Kaiba visibly collapsed into himself. "Idiot! Just what kind of assassin do you think you are?" Ryuuji had to physically hold him back as he strangled air and reached for the man with the gun threateningly.

"Seto," he soothed rather poorly, "being killed by someone who's incompetent can't be too bad."

"How will he kill us with one bullet?"

"We're on a very tall building."

Seto looked horrified at the idea. "Jump from a building? Oh god, I'm being killed by an amateur…."

The stranger winced at the accusation and attempted to defend himself, "Listen, I have been killing people since I was—"

"Talk to me when you know what you're doing, okay?" Kaiba interrupted. "I can't believe it. Society is more competitive than professional soccer, and even common criminals are impossible to expect results from."

"Hey, I didn't think I would need so many to get you two up here. You, Kaiba-san, would not shut up."

"And what, you didn't anticipate that and pack extra bullets?"

"Ah, no…."

"Oh, well in that case I should be glad you still have one. Do all of us and your employer a favor and just shoot yourself."

"I'll shoot you if you don't shut the fuck up," the man said angrily, holding the gun up to Kaiba's nose. Ryuuji yelped and Kaiba saw in his mind's eye a very small dog.

"Go ahead and shoot. You'll miss. Maybe you want me to shoot myself for you. At least that way we both know it'll get done."

"He's right," Ryuuji added optimistically, "he'll do a good job. Perfectionist, you know."

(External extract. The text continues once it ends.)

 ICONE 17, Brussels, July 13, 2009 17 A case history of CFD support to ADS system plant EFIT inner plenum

"OH WILL YOU BOTH JUST SHUT UP!" the man screamed, waving the gun about in a frenzied dance. Ryuuji wasn't sure about the tempo, but tapped his foot anyway. At least he was going to die amused.

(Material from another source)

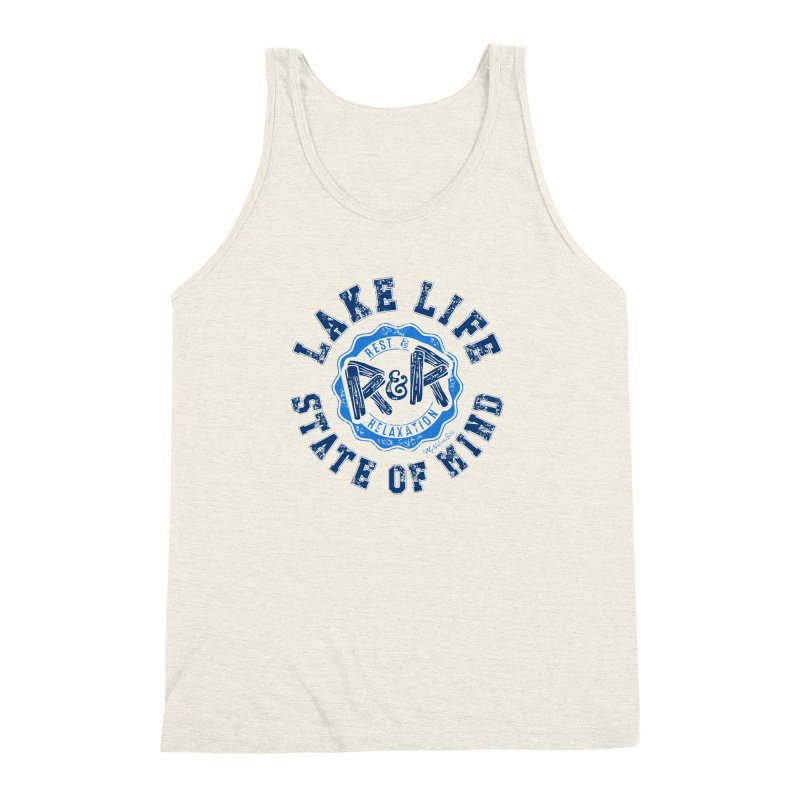Lake Life State of Mind Men's Triblend Tank by My Nature Side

Unfortunately, the last thing Seto wanted to do was go to Hell with a song in his head. "Cut that out," he ordered harshly and Ryuuji stopped trying to hum along. Deaf men carried tunes better.

"I can't take this. Five billion is not enough money to kill one of you. There is no money in the world to pay that. I'm just going to give up now."

Ryuuji and Seto watched, one with alarm and the other with disinterested interest, as the man raised the gun for the final time to his own temple. Ryuuji was first to respond.

"Stop! It's not so bad. You don't want to get blood all over the place."

It seemed not to have occurred to Ryuuji the irony of convincing the man who had wanted to kill him not to commit suicide.

"I don't want to live in a world where people like you two exist."

"Oh, quite bitching about it. You were supposed to stop us from existing thirty-five minutes ago," Seto snapped irritably from the background where he was trying to force open the stairway door through determined manhandling of the knob. Unlike Ryuuji, his survival instinct hadn't completely malfunctioned.

"Well, I'm sorry if I am overreacting when I suddenly realize that the fate of this country's economy is in the hands of two lunatics with beef over American crime drama torture." The man's voice climbed as he spoke, reaching the peak of high-pitched hysteria, and then promptly crashing back down. The result was him kneeling over and asking God what the hell he was thinking when he invented cherry cough syrup and microwave dinners, before passing out from the stress of direct contact to a celestial being. (Everyone knows God only listens to people who have gone insane—no offense, but they're just a lot more interesting than everyone else.)

"Oh crap," Ryuuji muttered, "If I were naturally optimistic, I'd say its good we're alive and he's unconscious. I'm not, so I'm just going to stare at everything around me and wonder how I measure up to the universe now that I have cheated Death."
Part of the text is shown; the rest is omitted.